Source material:
= = = = =

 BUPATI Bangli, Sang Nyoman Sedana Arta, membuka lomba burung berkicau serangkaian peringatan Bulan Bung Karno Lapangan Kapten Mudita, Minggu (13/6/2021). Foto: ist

= = = = =

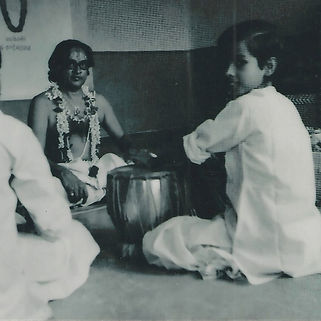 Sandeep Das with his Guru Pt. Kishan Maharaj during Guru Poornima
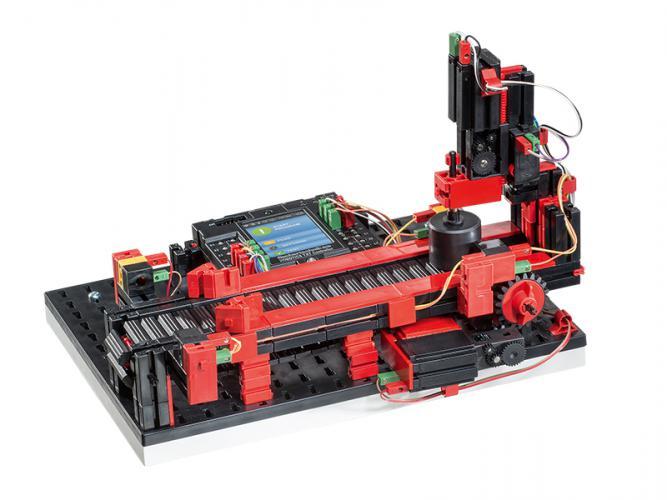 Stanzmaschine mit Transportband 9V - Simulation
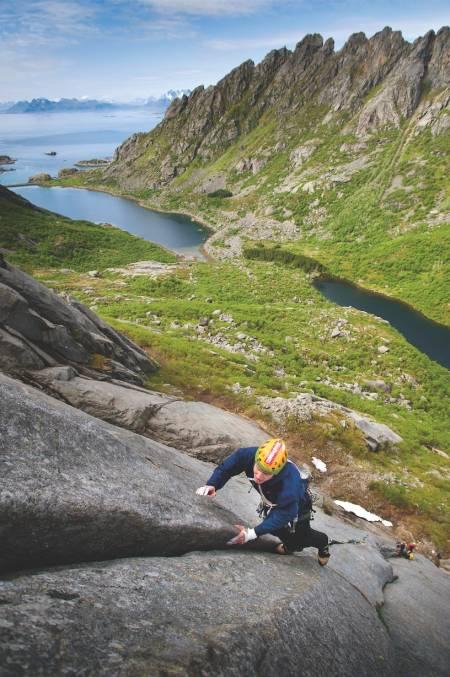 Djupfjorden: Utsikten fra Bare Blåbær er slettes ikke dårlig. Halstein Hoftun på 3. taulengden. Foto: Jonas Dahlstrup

= = = = =

Problem to solve: Above are some entries. Restate word for word the lines from the one holding "Sandeep Das with" through the one holding "Djupfjorden: Utsikten fra", but not the pictures.

Result:
 Sandeep Das with his Guru Pt. Kishan Maharaj during Guru Poornima
 Stanzmaschine mit Transportband 9V - Simulation
 Djupfjorden: Utsikten fra Bare Blåbær er slettes ikke dårlig. Halstein Hoftun på 3. taulengden. Foto: Jonas Dahlstrup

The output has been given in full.